Le thème du rêve revient à quelques reprises. Chacun des personnages possède ses quelques rêves, ses modestes ambitions... mais dans un pays en guerre, ces rêves semblent voués à se briser. Derrière son caractère, Keiko souhaite simplement vivre une vie de famille normale avec ce qu'elle chérit plus que tout : sa fille. Shusaku, lui, aimerait rester auprès de Suzu, mais ses obligations au travail et, plus encore, les bombardements, pourraient mettre en péril ses désirs. La figure véhiculant le plus le sentiment de rêve brisé vient toutefois de Suzu elle-même : ses rêves de bonheur sont simples, par exemple pouvoir continuer de cuisiner pour sa belle-famille et l'aider. Mais c'est surtout un autre élément qui véhicule le mieux cette idée : son don pour le dessin, qui apparaît dès le début du film pour ne jamais vraiment le quitter. Suzu aime dessiner. Elle est douée pour ça, et aimerait en faire quelque chose. Quand les choses ne vont pas, ses dessins deviennent même pour elle un espoir auquel se raccroche, comme lors du moment où elle dessine Shusaku pour être sûre de ne pas oublier son visage quand il doit s'absenter longtemps. Mais régulièrement, on sent que ce don est mis en péril : le premier signe marquant arrive quand la police militaire l'accuse d'espionnage simplement parce qu'elle a dessiné un paysage, mais c'est encore un autre drame d'une tout autre ampleur qui risque de montrer le plus la façon don ses désirs de rêveuse se brisent. Car face au réalisme cruel de la guerre, les rêves ne sont pas grand chose...

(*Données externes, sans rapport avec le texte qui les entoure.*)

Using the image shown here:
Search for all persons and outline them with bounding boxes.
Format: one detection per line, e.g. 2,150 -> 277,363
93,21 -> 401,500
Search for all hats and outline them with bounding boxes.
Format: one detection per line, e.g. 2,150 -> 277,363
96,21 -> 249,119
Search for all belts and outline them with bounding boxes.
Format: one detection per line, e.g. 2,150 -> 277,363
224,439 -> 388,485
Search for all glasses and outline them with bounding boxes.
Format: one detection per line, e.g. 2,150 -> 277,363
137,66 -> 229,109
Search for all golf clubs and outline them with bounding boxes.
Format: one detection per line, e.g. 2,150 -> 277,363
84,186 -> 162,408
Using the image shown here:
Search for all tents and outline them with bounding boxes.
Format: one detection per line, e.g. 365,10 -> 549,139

Les choses ont beau être de plus en plus terribles, certains drames ont beau être déchirants et émouvants, le film ne tombe jamais dans le pathos, et conserve d'un bout à l'autre son ton simple et très juste. L'oeuvre n'occulte pas la dureté des drames mais n'en fait pas des tonnes, et sait même éviter les images-chocs. Katabuchi reste, quelque part, pudique, principalement parce qu'il préfère s'attarder sur les personnages et sur leur ressenti plutôt que sur les horreurs elles-mêmes. C'est peut-être en cela que réside la plus grande force du récit.

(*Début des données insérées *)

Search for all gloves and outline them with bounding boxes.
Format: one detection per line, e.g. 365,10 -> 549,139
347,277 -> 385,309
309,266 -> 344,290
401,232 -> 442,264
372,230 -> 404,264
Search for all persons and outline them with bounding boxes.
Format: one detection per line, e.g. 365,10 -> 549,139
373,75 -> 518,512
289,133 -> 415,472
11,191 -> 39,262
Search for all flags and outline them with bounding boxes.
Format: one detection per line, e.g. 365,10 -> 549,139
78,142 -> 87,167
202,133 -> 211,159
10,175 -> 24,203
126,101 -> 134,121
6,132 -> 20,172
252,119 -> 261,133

Celle et ceux qui ont lu le manga d'origine pourront constater à quel point Katabuchi lui reste fidèle. Le staff a effectué un travail admirable pour se réapproprier minutieusement le style de Fumiyo Kôno, et cela n'a clairement pas dû être une tâche aisée tant la mangaka a une patte bien à elle, avec son trait assez rond et doux, ses visages assez gros, ses mains et ses pieds un peu grands, sa façon de dessiner les mèches de cheveux sur le côté derrière l'oreille (mèches qui ne sont pas rattachées au reste de la chevelure)... L'équipe a fait attention à tout, allant même jusqu'à reprendre très, très souvent les mêmes angles de vue que dans les cases du manga (on pense notamment aux vues de dessus).

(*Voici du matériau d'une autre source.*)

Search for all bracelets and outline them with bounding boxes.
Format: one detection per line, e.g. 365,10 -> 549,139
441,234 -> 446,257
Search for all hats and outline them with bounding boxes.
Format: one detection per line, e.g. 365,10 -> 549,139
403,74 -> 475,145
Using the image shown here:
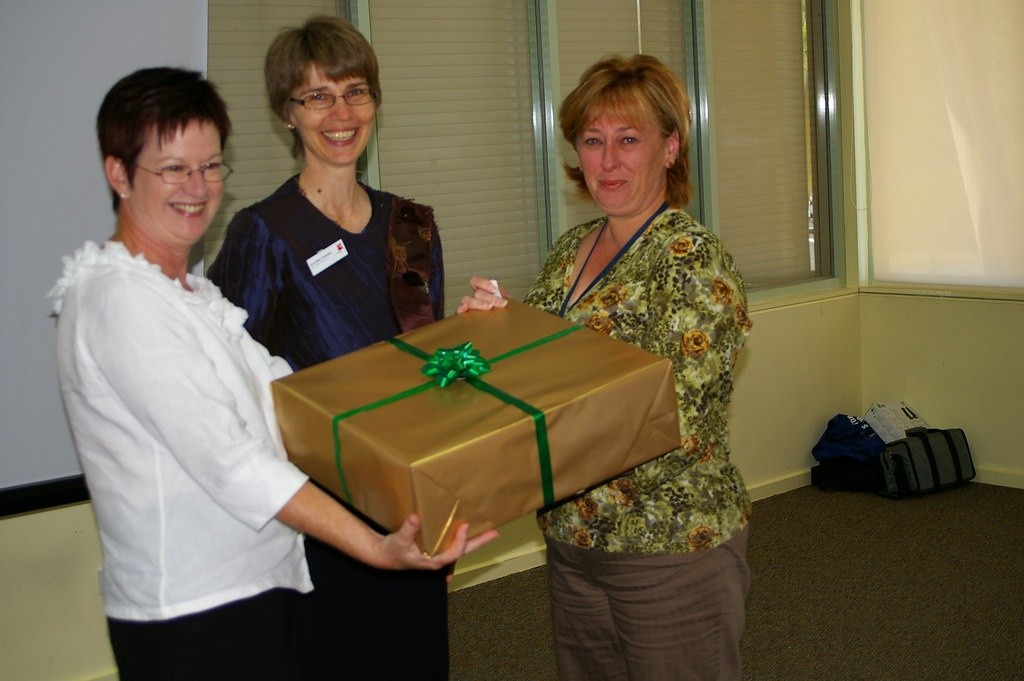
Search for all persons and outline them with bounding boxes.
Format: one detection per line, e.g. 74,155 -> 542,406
44,65 -> 500,681
203,18 -> 457,680
453,55 -> 757,681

Une profonde fidélité qui n'empêche nullement au film d'avoir ses propres spécificités. En premier lieu, le travail effectué sur les musiques est excellent, les mélodies au piano collant bien au ton du long-métrage, et les chansons laissant souvent deviner ce que Suzu peut réellement ressentir au plus profond d'elle-même, ce qu'elle pense et ce qu'elle montre n'étant pas toujours en accord (c'est surtout le cas de la chanson d'ouverture, sous-titrée en français). Les bruits participent aussi pleinement au réalisme voulu : messages radio, alarmes de plus ne plus présentes pour prévenir les attaques... On a l'impression d'y être. Quant aux décors, ils bénéficient d'un sens du détail plus prononcés que dans le manga d'origine. Hiroshima, Kure, le Yamato, le port... sont autant de choses que l'équipe a cherché à retranscrire le plus fidèlement possible, à l'aide de beaucoup de recherches. Enfin, Katabuchi n'hésite pas à s'offrir de temps à autres quelques originalités, des petits partis pris artistiques qui laissent une forte impression, on pense par exemple à sa manière de tourner les choses lors de la terrible scène de la "bombe à retardement".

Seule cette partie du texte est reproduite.